→ Texte du document
= = =

Par ailleurs, à la suite du séisme du mois d’Août, Biden avait ordonné l’arrêt des expulsions d’Haïtiens hors de son pays et avait placé l’île sous un statut de protection. Raison pour laquelle, nombreux sont les Haïtiens qui, après cette décision ont tenté d’atteindre la frontière états-unienne. Ce contre quoi s’insurgent les Républicains catégoriquement opposés à une telle accessibilité à leur pays. Cependant, après l’afflux de tant de migrants, Biden a autorisé et incité la reprise accélérée des expulsions de réfugiés haïtiens pour Haïti ou ailleurs. Un changement d’avis qui suscite une fois de plus la polémique. En effet, contrairement aux républicains, les démocrates quant à eux, demandent à Biden d’agir “en faveur” des réfugiés et qualifient sa dernière prise de position “d’inhumaine”.

= = =

→ Données enregistrées
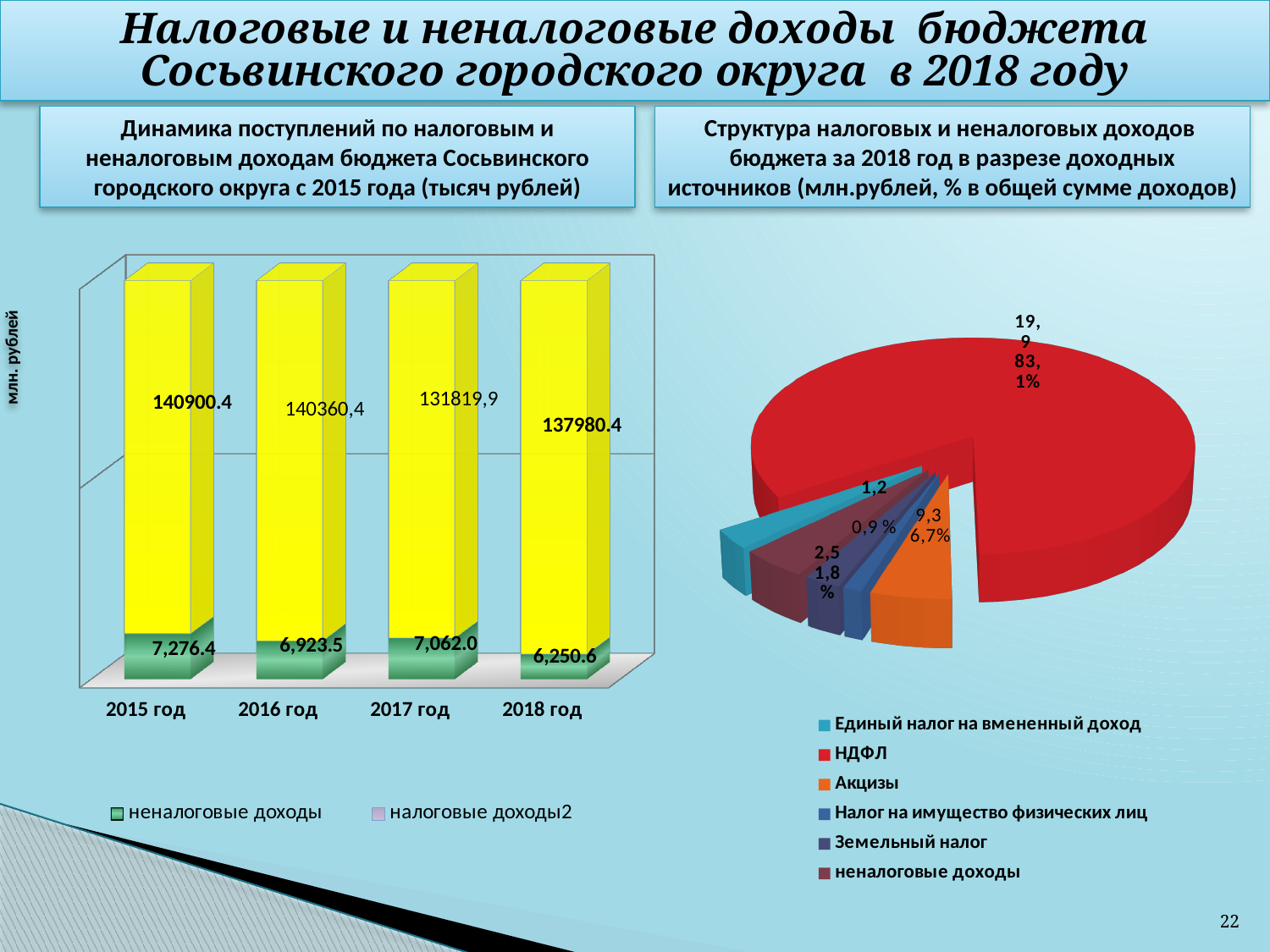
In the left bar chart, what is the value of налоговые доходы2 for 2017 год? 131819,9 How many years are shown on the x axis of the left bar chart? 4 In the left bar chart, which year has the highest value for налоговые доходы2? 2015 год In the left bar chart, what is the difference between the неналоговые доходы values for 2015 год and 2018 год? 1,025.8 In the right pie chart, what share of total income does НДФЛ account for? 83,1% In the left bar chart, what is the value of неналоговые доходы for 2018 год? 6,250.6 In the left bar chart, is the value of неналоговые доходы larger in 2016 год or in 2017 год? 2017 год In the left bar chart, what is the value of налоговые доходы2 for 2015 год? 140900.4 In the left bar chart, which year has the lowest value for налоговые доходы2? 2017 год In the left bar chart, which year has the lowest value for неналоговые доходы? 2018 год How many entries does the legend of the right pie chart list? 6 How many series does the legend of the left chart list? 2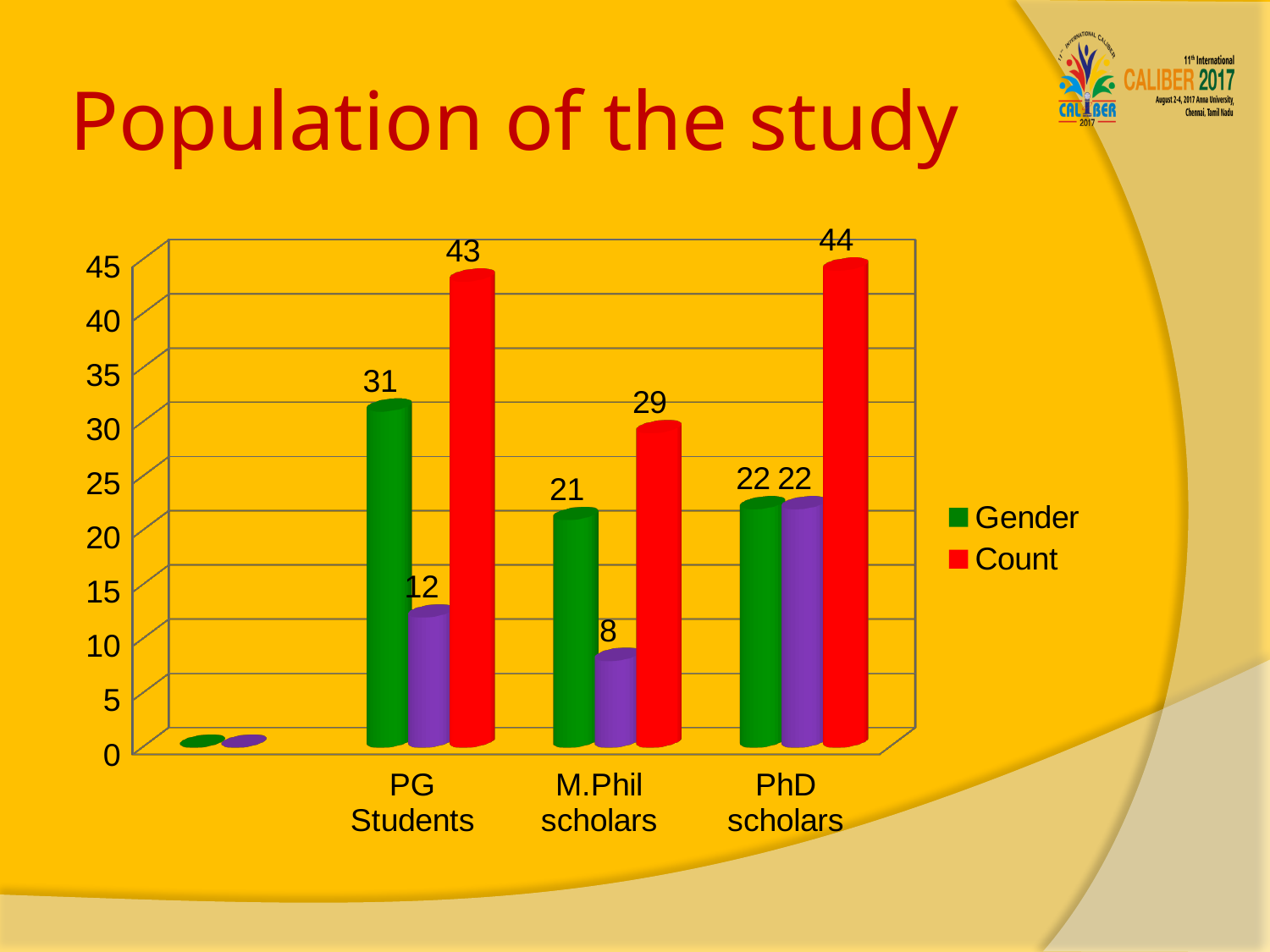
How many series does the legend list? 2 What is the Count value for PG Students? 43 What is the Count value for PhD scholars? 44 What kind of chart is shown on the slide? bar chart What is the Gender value for PG Students? 31 What is the Gender value for M.Phil scholars? 21 Which category has the lowest Count value? M.Phil scholars Which has the larger Gender value, PG Students or PhD scholars? PG Students What is the Count value for M.Phil scholars? 29 Which category has the highest Count value? PhD scholars What is the difference between the Count values for PhD scholars and M.Phil scholars? 15 What colour represents the Count series in the legend? red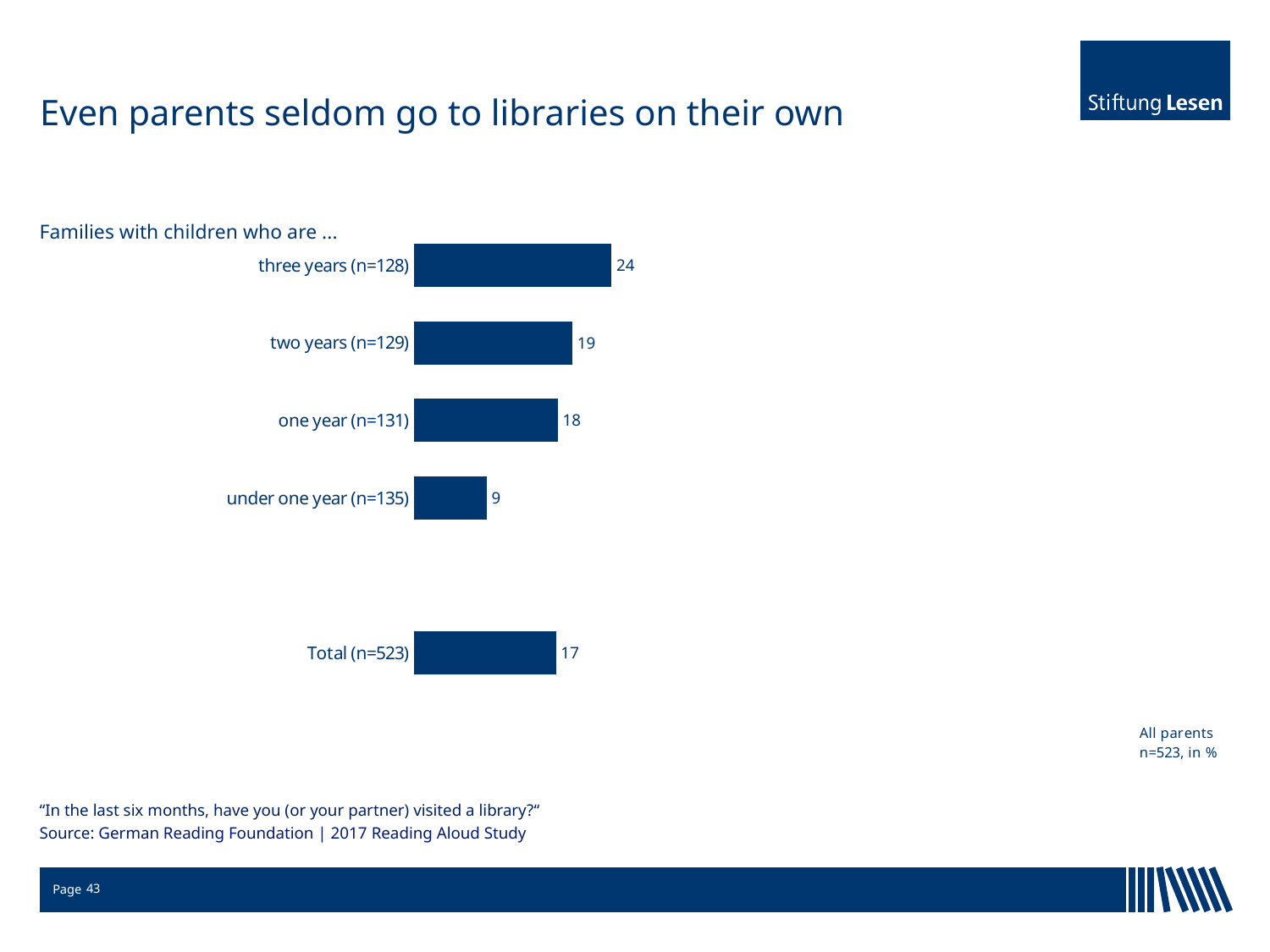
What is the title of the slide? Even parents seldom go to libraries on their own What is the value for families with children who are two years (n=129)? 19 What is the difference between the values for three years (n=128) and under one year (n=135)? 15 What is the value for families with children who are three years (n=128)? 24 What kind of chart is shown on the slide? bar chart Which category has the lowest value? under one year (n=135) Which is larger, the value for two years (n=129) or the value for Total (n=523)? two years (n=129) How many bars are shown in the chart? 5 What is the value for families with children under one year (n=135)? 9 Which category has the highest value? three years (n=128) What is the value for families with children who are one year (n=131)? 18 What is the value for Total (n=523)? 17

= = =

→ Consigne 1
D'après le texte sur les expulsions de réfugiés haïtiens, pourquoi de nombreux Haïtiens ont-ils tenté d'atteindre la frontière états-unienne ? Répondez en une à trois phrases.
→ Consigne 2
Rédigez la suite du texte sur les expulsions de réfugiés haïtiens, en reprenant après sa dernière phrase.

→ Réponse attendue 1
Ils l'ont fait parce qu'à la suite du séisme du mois d'août, Biden avait ordonné l'arrêt des expulsions d'Haïtiens hors des États-Unis. Il avait aussi placé l'île sous un statut de protection.

→ Réponse attendue 2
En outre, Kamala Harris s’est elle-même personnellement exprimée sur le sujet et en particulier sur les actions des gardes frontières et de leur attitude envers les immigrés qu’elle juge intolérables. C’est la réaction de ces derniers qui a tout particulièrement soulevé la polémique dans les médias et sur les réseaux sociaux qui accusent les autorité locales de racisme. Les photos et vidéos de journalistes sur place montrent des gardes à cheval armés de fouet et pourchassant des individus épuisés par leur voyage comme du “bétail”.
Kamala Harris se dit sérieusement inquiète par l’attitude de la police et énonce le besoin d’avoir des agents qui traitent de manière convenable, avec humanité, en accord avec leurs lois et valeurs, les Haïtiens.
Le gouvernement américain se retrouve donc pris au piège entre le souhait d’aider ces populations en danger et la complexité de prendre en charge autant d’individus étrangers arrivant sur le territoire américain. En sachant que les Haïtiens, malgré la hausse de leurs arrivées, ne représentent toujours qu’une minorité parmi les populations de réfugiés qui rejoignent chaque jour le pays.
La crise migratoire provoque une fois de plus, le désaccord au sein du peuple et de la politique américaine, dans un contexte de crise sanitaire qui ne simplifie pas les échanges avec l’étranger.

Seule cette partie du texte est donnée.